China’s largest manufacturer of new energy vehicles (NEVs) is branching out into battery-powered monorail, seeing the new division as a natural fit with the technology and production processes in its existing electric bus business.
BYD‘s first monorail system has been installed at its headquarters in Shenzhen and Time Weekly was gushing in its praise of the company’s prototype SkyRail train, describing it as “marvellous, gorgeous, splendid and posh” all in one sentence.
But the magazine also advocated caution after the “recent scare” over another kind of vehicle: the Transit Elevated Bus, which test-launched in Hebei earlier this summer (see WiC336). Media like the Global Times and Xinhua were quick to dampen enthusiasm about the futuristic-looking bus, warning off potential investors. They pointed out that its inventor had only completed a primary school education and that his main financial backer was a P2P company, which had previously sold fake investment products.
This time most of the analysts returned from the BYD site visit in Shenzhen praising SkyRail, although they are finding it difficult to compute the likely impact on BYD’s earnings. Guo Hao Securities is pitching a potential boost of anything from 3% to 87% on 2020 operating profits, for instance.
BYD says that it has invested Rmb5 billion in R&D in SkyRail over the last five years, and that it is confident that the new division will become its third most important contributor behind NEVs and electronic parts. It is even forecasting revenues of Rmb10 billion for next year, or 10% of overall sales, making the division profitable in its first full year of operation.
BYD has unveiled several monorail designs. Type A is a transportation option for tier 2 and tier 3 cities, carrying 8,000 to 40,000 passengers per hour at a cost of Rmb150 million ($21.83 million) to Rmb250 million per kilometre to install. Type C is a smaller option and designed to run around apartment blocks and community spaces at a cost of less than Rmb100 million per kilometre.
Extolling SkyRail’s virtues, BYD chairman Wang Chuanfu told analysts that the monorail is an attractive option for smaller cities that can’t afford to build subway lines because of the higher construction costs. He says SkyRail costs one fifth of a subway system (Guo Hao Securities estimates that underground rail costs up to Rmb1 billion per kilometre in construction costs) and that a monorail network can be built much more quickly (in two years, instead of four or five for a subway).
The main drawback lies in lower passenger loads, which is why it isn’t so suitable for tier 1 cities where subways carry 25,000 to 70,000 passengers per hour.
BYD has already signed a Rmb25billion contract with nearby Shantou municipal government for a monorail and Wang said the first revenues will arrive in 2017 when the initial 40 kilometres of the 250-kilometre track is completed.
BYD says that it’s close to signing contracts with Shenzhen (Rmb10 billion) and Zhongshan (Rmb45 billion).
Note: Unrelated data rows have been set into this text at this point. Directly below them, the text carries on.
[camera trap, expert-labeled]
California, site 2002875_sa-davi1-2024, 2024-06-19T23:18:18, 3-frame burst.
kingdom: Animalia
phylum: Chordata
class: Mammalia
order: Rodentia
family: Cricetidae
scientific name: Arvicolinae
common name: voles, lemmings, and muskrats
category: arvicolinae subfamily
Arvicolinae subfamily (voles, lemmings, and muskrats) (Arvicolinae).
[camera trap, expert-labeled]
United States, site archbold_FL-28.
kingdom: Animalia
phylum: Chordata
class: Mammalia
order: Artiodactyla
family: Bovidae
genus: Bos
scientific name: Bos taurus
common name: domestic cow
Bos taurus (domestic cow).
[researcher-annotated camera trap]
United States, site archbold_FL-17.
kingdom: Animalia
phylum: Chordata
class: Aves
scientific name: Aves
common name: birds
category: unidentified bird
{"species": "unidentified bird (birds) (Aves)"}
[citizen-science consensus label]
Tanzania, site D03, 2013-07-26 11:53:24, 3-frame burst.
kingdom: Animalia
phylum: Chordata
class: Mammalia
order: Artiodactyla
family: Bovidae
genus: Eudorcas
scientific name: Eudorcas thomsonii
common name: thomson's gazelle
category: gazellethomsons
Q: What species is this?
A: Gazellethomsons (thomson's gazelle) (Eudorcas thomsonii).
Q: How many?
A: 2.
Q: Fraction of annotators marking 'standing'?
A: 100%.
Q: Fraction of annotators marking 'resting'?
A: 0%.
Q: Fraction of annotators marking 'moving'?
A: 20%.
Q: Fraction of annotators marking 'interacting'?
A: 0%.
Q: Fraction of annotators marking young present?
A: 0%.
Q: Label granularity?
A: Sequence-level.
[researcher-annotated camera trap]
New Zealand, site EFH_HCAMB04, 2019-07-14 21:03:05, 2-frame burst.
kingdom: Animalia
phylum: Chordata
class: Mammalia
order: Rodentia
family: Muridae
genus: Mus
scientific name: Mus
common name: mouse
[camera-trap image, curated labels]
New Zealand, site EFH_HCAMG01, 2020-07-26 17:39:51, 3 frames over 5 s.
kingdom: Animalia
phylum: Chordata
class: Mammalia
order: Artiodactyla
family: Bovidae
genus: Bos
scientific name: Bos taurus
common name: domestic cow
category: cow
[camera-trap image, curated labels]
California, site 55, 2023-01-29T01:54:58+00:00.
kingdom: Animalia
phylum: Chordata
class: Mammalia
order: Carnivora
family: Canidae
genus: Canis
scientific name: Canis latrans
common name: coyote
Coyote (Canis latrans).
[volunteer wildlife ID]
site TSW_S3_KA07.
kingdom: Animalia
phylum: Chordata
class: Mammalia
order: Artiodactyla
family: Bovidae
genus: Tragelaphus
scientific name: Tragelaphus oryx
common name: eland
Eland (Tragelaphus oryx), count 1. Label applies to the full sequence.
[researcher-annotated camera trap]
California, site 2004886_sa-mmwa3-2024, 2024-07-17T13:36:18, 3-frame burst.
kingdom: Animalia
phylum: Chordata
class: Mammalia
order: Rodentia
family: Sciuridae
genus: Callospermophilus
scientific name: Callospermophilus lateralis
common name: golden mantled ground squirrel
All the cities mentioned so far are in Guangdong, BYD’s home province. But it claims to have received expressions of interest for contracts totalling Rmb100 billion from other parts of China, including Zunyi in Guizhou, Ganzhou in Jiangxi, Handan in Hebei, Jiangyin in Jiangsu, Liuzhou in Guangxi, Zibo in Shandong and Taizhou in Zhejiang.
Wang estimates that there is a potential market of Rmb5 trillion for monorail networks, based on 273 tier 3 cities and an average investment of Rmb20 billion in each project. But BYD has a formidable competitor in state-owned rolling stock manufacturer CRRC. That company built China’s first monorail in Chongqing five years ago (prompted by that city’s terrain, which makes subway tunnelling difficult). Earlier this year CRRC also unveiled a new monorail prototype after three years of R&D.
BYD seems unfazed by the rival offering. “CRRC is like a trunk and we are the branches,” a company engineer explained to Caixin Weekly, albeit somewhat cryptically.